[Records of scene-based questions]
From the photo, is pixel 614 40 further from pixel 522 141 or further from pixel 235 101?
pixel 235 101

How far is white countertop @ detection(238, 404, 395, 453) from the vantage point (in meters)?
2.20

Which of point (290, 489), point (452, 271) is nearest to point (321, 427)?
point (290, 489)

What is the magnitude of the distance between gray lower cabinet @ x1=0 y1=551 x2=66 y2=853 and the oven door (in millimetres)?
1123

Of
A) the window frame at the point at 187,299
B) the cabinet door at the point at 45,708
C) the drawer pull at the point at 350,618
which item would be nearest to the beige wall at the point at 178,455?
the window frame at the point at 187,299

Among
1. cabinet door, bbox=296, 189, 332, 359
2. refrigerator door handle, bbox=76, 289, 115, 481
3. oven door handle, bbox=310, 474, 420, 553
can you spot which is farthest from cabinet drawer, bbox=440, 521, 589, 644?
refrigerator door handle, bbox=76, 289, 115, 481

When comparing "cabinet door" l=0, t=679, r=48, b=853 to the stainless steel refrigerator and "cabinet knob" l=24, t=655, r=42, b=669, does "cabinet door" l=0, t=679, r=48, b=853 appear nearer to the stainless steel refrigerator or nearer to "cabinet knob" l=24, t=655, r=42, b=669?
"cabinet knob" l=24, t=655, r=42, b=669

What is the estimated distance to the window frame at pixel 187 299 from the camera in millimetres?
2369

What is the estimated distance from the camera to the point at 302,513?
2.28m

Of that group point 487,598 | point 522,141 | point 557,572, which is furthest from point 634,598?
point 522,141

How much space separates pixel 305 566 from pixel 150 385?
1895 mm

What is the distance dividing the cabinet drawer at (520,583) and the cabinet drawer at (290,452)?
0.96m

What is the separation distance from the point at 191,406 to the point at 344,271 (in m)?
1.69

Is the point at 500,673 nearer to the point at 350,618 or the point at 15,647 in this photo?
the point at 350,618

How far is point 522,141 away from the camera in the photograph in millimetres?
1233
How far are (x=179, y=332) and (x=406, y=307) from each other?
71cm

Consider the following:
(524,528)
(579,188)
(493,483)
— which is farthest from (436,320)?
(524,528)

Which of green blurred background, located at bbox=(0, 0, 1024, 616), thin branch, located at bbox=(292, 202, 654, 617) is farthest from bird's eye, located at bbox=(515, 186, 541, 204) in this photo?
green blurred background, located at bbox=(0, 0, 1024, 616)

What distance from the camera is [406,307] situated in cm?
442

● What you are asked to do
Return the material in full, exactly as shown.

● Result
From the photo, is pixel 614 40 further from pixel 522 141 or further from pixel 235 101?
pixel 235 101

How far is white countertop @ detection(238, 404, 395, 453) from the vantage point (in meters)?
2.20

Which of point (290, 489), point (452, 271) is nearest to point (321, 427)?
point (290, 489)

What is the magnitude of the distance between gray lower cabinet @ x1=0 y1=551 x2=66 y2=853 and the oven door (in millimetres)?
1123

Of
A) the window frame at the point at 187,299
B) the cabinet door at the point at 45,708
C) the drawer pull at the point at 350,618
which item would be nearest to the beige wall at the point at 178,455?
the window frame at the point at 187,299

Among
1. cabinet door, bbox=296, 189, 332, 359
2. refrigerator door handle, bbox=76, 289, 115, 481
3. oven door handle, bbox=310, 474, 420, 553
can you spot which is farthest from cabinet drawer, bbox=440, 521, 589, 644?
refrigerator door handle, bbox=76, 289, 115, 481

When comparing "cabinet door" l=0, t=679, r=48, b=853 to the stainless steel refrigerator and "cabinet knob" l=24, t=655, r=42, b=669, does "cabinet door" l=0, t=679, r=48, b=853 appear nearer to the stainless steel refrigerator or nearer to "cabinet knob" l=24, t=655, r=42, b=669?
"cabinet knob" l=24, t=655, r=42, b=669

What is the estimated distance to the window frame at pixel 187 299 from the camera in millimetres?
2369

What is the estimated distance from the camera to the point at 302,513?
2.28m

Of that group point 487,598 | point 522,141 | point 557,572, which is furthest from point 634,598?
point 522,141

How much space separates pixel 305 566 from pixel 150 385?
1895 mm

What is the distance dividing the cabinet drawer at (520,583) and the cabinet drawer at (290,452)?
0.96m

What is the separation distance from the point at 191,406 to the point at 344,271 (in m)?
1.69

Is the point at 500,673 nearer to the point at 350,618 or the point at 15,647 in this photo?
the point at 350,618

How far is point 522,141 away from the camera in the photograph in millimetres?
1233
How far are (x=179, y=332) and (x=406, y=307) from each other?
71cm

Consider the following:
(524,528)
(579,188)
(493,483)
— which is farthest from (436,320)?
(524,528)

Which of green blurred background, located at bbox=(0, 0, 1024, 616), thin branch, located at bbox=(292, 202, 654, 617) is farthest from bird's eye, located at bbox=(515, 186, 541, 204) in this photo?
green blurred background, located at bbox=(0, 0, 1024, 616)

What distance from the camera is [406,307] situated in cm?
442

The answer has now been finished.